12.8 Forecasting on training and test sets

Typically, we compute one-step forecasts on the training data (the “fitted values”) and multi-step forecasts on the test data. However, occasionally we may wish to compute multi-step forecasts on the training data, or one-step forecasts on the test data.

Multi-step forecasts on training data

We normally define fitted values to be one-step forecasts on the training set (see Section 3.3), but a similar idea can be used for multi-step forecasts. We will illustrate the method using an ARIMA(2,1,1)(0,1,2)\(_{12}\) model for the Australian eating-out expenditure. The last five years are used for a test set, and the forecasts are plotted in Figure 12.7.

training <- subset(auscafe, end=length(auscafe)-61)
test <- subset(auscafe, start=length(auscafe)-60)
cafe.train <- Arima(training, order=c(2,1,1),
  seasonal=c(0,1,2), lambda=0)
cafe.train %>%
  forecast(h=60) %>%
  autoplot() + autolayer(test)
Forecasts from an ARIMA model fitted to the Australian café training data.

Figure 12.7: Forecasts from an ARIMA model fitted to the Australian café training data.

The fitted() function has an h argument to allow for \(h\)-step “fitted values” on the training set. Figure 12.8 is a plot of 12-step (one year) forecasts on the training set. Because the model involves both seasonal (lag 12) and first (lag 1) differencing, it is not possible to compute these forecasts for the first few observations.

autoplot(training, series="Training data") +
  autolayer(fitted(cafe.train, h=12),
    series="12-step fitted values")
Twelve-step fitted values from an ARIMA model fitted to the Australian café training data.

Figure 12.8: Twelve-step fitted values from an ARIMA model fitted to the Australian café training data.

One-step forecasts on test data

It is common practice to fit a model using training data, and then to evaluate its performance on a test data set.

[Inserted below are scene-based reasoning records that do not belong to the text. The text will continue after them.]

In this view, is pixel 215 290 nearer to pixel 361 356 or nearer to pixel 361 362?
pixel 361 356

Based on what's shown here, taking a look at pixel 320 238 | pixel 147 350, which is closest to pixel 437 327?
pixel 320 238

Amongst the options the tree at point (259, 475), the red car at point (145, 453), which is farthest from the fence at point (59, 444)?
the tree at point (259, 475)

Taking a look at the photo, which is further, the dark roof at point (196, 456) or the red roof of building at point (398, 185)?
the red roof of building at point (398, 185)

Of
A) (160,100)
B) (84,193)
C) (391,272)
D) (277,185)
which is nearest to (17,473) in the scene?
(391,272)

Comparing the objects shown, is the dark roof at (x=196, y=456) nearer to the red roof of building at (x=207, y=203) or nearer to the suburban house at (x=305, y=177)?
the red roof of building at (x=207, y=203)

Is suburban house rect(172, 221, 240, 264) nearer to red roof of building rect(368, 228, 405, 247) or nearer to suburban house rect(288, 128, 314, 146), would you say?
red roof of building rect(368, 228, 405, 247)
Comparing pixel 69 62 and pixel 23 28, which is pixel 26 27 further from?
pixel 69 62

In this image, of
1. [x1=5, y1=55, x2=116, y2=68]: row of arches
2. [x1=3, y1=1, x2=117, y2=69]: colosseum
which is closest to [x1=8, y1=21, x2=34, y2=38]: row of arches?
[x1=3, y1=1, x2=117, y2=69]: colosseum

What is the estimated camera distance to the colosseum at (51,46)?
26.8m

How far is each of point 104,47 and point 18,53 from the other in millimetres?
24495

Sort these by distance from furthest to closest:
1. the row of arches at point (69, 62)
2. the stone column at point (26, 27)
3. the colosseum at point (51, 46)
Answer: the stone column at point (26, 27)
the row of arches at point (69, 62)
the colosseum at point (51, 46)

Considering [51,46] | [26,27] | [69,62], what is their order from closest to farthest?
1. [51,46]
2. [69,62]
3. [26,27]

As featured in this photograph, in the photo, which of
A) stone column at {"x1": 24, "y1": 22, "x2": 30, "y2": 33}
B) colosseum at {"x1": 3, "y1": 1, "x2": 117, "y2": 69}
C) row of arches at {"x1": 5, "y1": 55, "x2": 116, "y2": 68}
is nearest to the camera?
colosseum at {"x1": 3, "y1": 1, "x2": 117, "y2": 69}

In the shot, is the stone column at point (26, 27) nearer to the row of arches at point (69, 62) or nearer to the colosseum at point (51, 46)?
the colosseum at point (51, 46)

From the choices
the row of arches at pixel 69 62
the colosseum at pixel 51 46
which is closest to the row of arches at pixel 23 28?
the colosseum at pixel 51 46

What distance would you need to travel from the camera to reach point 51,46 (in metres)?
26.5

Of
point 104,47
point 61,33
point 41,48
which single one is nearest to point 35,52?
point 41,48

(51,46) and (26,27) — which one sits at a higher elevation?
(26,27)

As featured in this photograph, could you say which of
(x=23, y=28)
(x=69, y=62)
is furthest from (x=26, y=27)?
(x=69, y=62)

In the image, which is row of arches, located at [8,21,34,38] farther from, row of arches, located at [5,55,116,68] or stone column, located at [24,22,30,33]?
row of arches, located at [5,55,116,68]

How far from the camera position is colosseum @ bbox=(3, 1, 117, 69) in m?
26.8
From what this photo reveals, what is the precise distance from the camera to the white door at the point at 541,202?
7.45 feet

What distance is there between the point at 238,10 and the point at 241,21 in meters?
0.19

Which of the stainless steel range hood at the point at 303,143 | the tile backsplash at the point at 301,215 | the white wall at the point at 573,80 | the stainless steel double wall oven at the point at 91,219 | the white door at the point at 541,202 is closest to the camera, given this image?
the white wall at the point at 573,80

The way this is usually done means the comparisons on the test data use different forecast horizons. In the above example, we have used the last sixty observations for the test data, and estimated our forecasting model on the training data. Then the forecast errors will be for 1-step, 2-steps, …, 60-steps ahead. The forecast variance usually increases with the forecast horizon, so if we are simply averaging the absolute or squared errors from the test set, we are combining results with different variances.

One solution to this issue is to obtain 1-step errors on the test data. That is, we still use the training data to estimate any parameters, but when we compute forecasts on the test data, we use all of the data preceding each observation (both training and test data). So our training data are for times \(1,2,\dots,T-60\). We estimate the model on these data, but then compute \(\hat{y}_{T-60+h|T-61+h}\), for \(h=1,\dots,T-1\). Because the test data are not used to estimate the parameters, this still gives us a “fair” forecast. For the ets(), Arima(), tbats() and nnetar() functions, these calculations are easily carried out using the model argument.

Using the same ARIMA model used above, we now apply the model to the test data.

cafe.test <- Arima(test, model=cafe.train)
accuracy(cafe.test)
#>                     ME    RMSE     MAE      MPE  MAPE   MASE     ACF1
#> Training set -0.002622 0.04591 0.03413 -0.07301 1.002 0.1899 -0.05704

Note that Arima() does not re-estimate in this case. Instead, the model obtained previously (and stored as cafe.train) is applied to the test data. Because the model was not re-estimated, the “residuals” obtained here are actually one-step forecast errors. Consequently, the results produced from the accuracy() command are actually on the test set (despite the output saying “Training set”).